ステージ(達成時期) | 主な進展 | Heartseed社の年間収益(概算) | 想定株価レンジ | 想定時価総額レンジ |
---|---|---|---|---|
① 日本承認・上市段階 (2026〜2027年) | HS-001日本条件付き承認取得・販売開始。HS-005治験開始。 日本国内で症例数徐々に拡大(年間数百例規模)。 | 10億円台(※初年度は治験費用が先行し赤字継続) | 1,000〜2,000円程度 (承認期待含み上昇) | 200〜400億円程度 |
② 日本本承認・単独展開 (2028〜2029年) | HS-001正式承認取得(国内フル承認)。HS-005国内上市開始(条件付き承認想定)。 日本で治療が本格普及(年間数千例規模)。海外はまだ治験段階。 | 50〜100億円規模 (国内売上拡大に伴い黒字化達成) | 5,000〜10,000円程度 (国内事業価値を織込) | 1,000〜2,000億円規模 |
③ グローバル展開成功 (2030年前後) | 米国・欧州でHS-001承認取得・発売開始。
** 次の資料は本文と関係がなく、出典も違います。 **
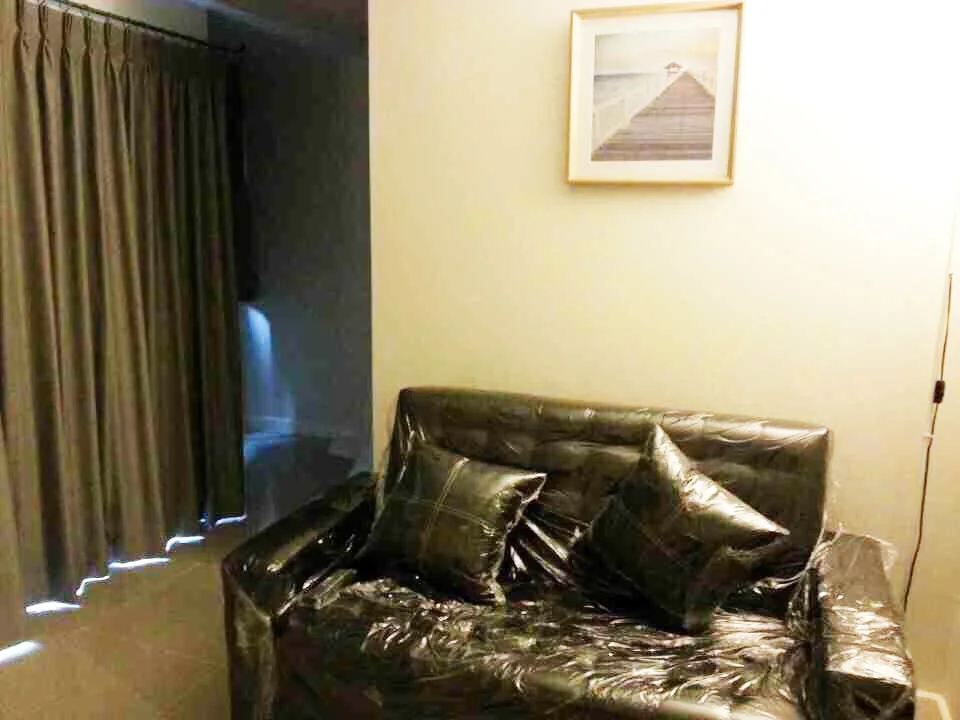 Zenith Place Sukhumvit 42 — photo 14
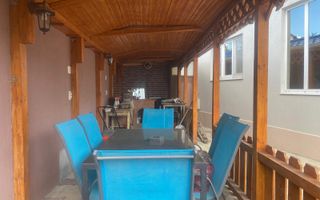 Oportunitate:clinica, birouri etc! Vanzare casa cu 4 camere-Targoviste - Poză 12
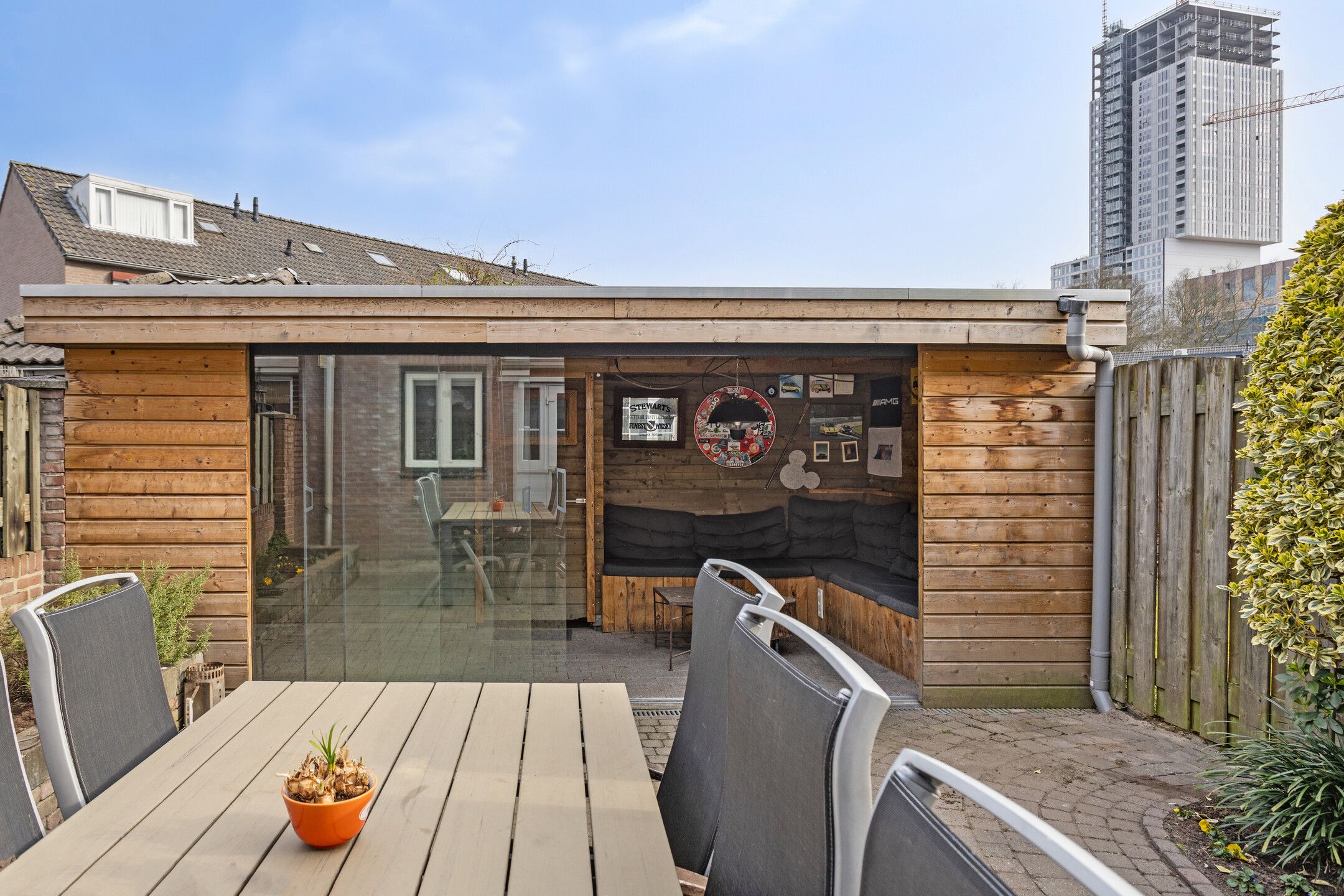 Foto 3 van Suze Groenewegstraat 3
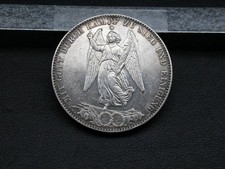 Siegesthaler 1870/71 Karl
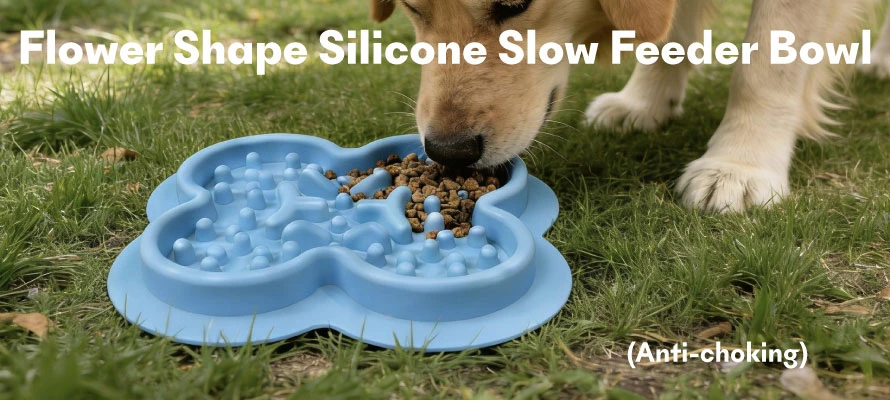 silicone slow feeder bowl01 silicone slow feeder bowl01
中国等でも承認進行。 世界初の心筋再生治療として各国で普及(年間数万例規模)。適応拡大も進行。 | 300〜500億円規模 (国内外ロイヤルティ収入の急増) | 20,000〜40,000円程度 (グローバル展開フル評価) | 4,000〜8,000億円規模 |
※上記株価・時価総額レンジは楽観シナリオにおける目安であり、開発リスクや資金調達による希薄化要因等は考慮していません。また将来の市場環境や競合状況により変動し得ます。
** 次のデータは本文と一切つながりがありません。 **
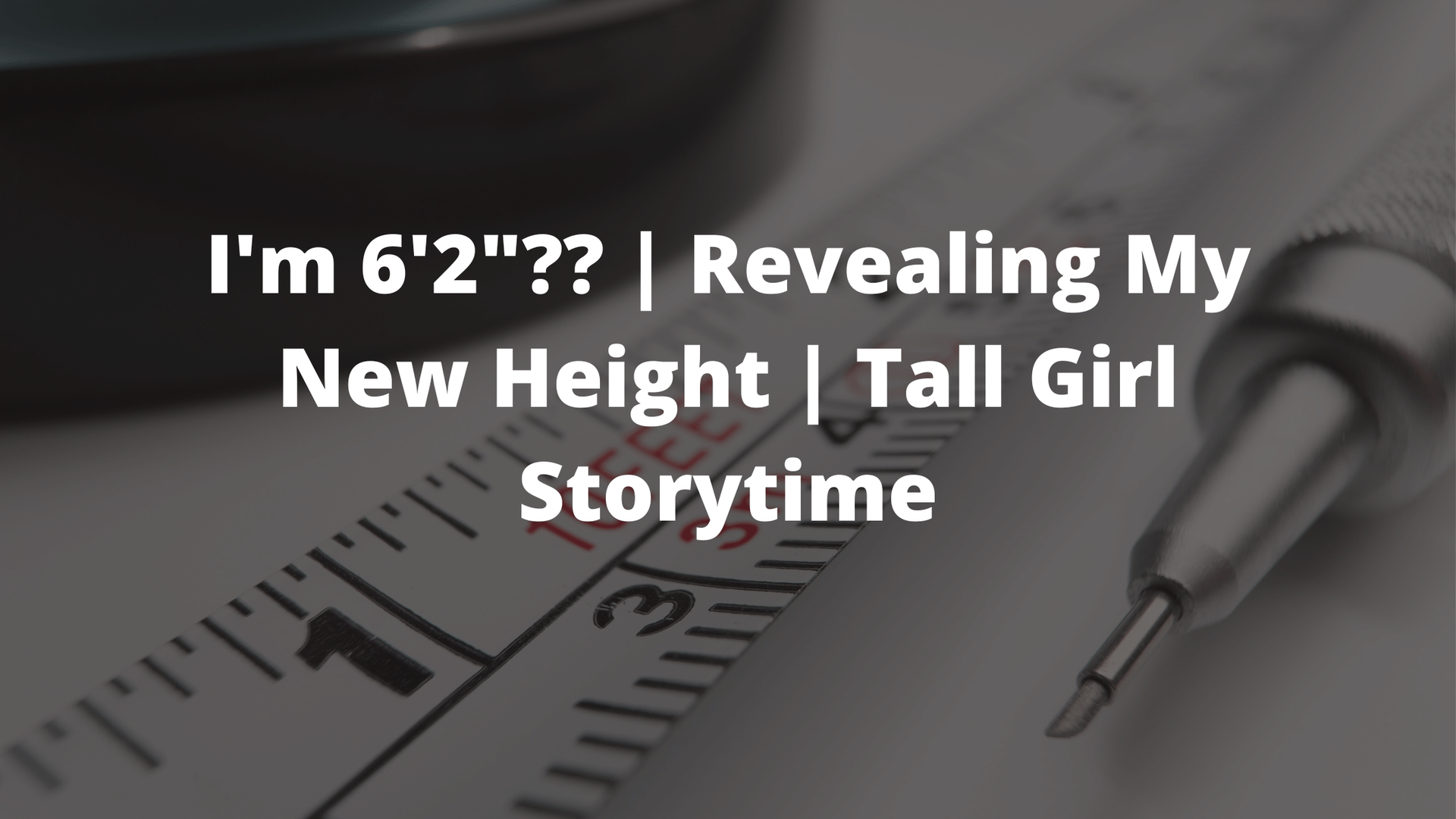tall girls, tall girls on tiktok, tall girl storyline, podcast for girls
段階別に見ると、まず日本国内で承認・上市を達成した段階①では、まだ収益は小さいものの「世界初の心不全再生医療」の期待から時価総額数百億円規模(株価数千円)に到達すると予想されます。続く段階②で国内事業が軌道に乗り黒字化すれば、収益規模拡大と相まって時価総額1,000〜2,000億円台(株価1万円前後)に評価される可能性があります。最終的に段階③で海外展開が成功しグローバル収益が本格化すれば、桁違いの収益を背景に時価総額数兆円に迫る可能性までジャンプアップすると期待されます。
3〜5年後の適正株価レンジ(ブルシナリオ)と想定時価総額
以上の分析を総合すると、Heartseed社が今後3〜5年で計画通りに開発・承認・商業化を果たすブルシナリオにおいて、株価は少なくとも数倍〜数十倍に飛躍する潜在力があります。特に2030年頃にグローバル展開が実現した時点では、適正株価レンジはおおよそ「2万円〜4万円」程度と推定されます。これは時価総額で4,000億〜8,000億円規模に相当し、再生医療分野のベンチャーとして前例のない高水準です。各評価手法の上限値もこのレンジに概ね収まっており、例えば:
- DCF法では将来キャッシュフローの現在価値から株価3万円台(時価総額〜6,000億円超)が算出。
- PSR法では売上高10倍前後の倍率を適用し株価2〜3万円台(時価総額4,000〜6,000億円)を試算。
- PER法ではPER20〜30倍で株価3〜4万円台(時価総額6,000〜9,000億円)が見込まれる。
このように楽観シナリオにおける3〜5年後の株価目安は20,000〜40,000円程度となり、中心値として3万円前後が一つの上限目標になるでしょう。この場合の適正時価総額は約6,000億円規模となり、かつて期待先行で急騰したサンバイオのピーク時価総額(約6,000億円)に匹敵します。
ただしハートシード社の場合は実際にグローバル収益を伴う点でサンバイオとは質が異なり、収益裏付けのある6,000億円は十分に「適正」と言える水準です。さらに適応拡大や追加パイプラインが成功すれば、1兆円超も視野に入る可能性があります。
まとめ
Heartseed社の株価は、2028〜2030年にかけてHS-001/005の開発成功と国内外での商業的成功が実現した場合、おおよそ2万〜4万円のレンジで推移することが適正と考えられます(時価総額4,000〜8,000億円規模)。
このレンジの上限である株価3〜4万円(時価総額約6,000〜8,000億円)が、妥当な楽観ケースの目標値と言えるでしょう。
★この記事は個人の株取引のメモであり、登場する銘柄は売買を推奨するものではありません。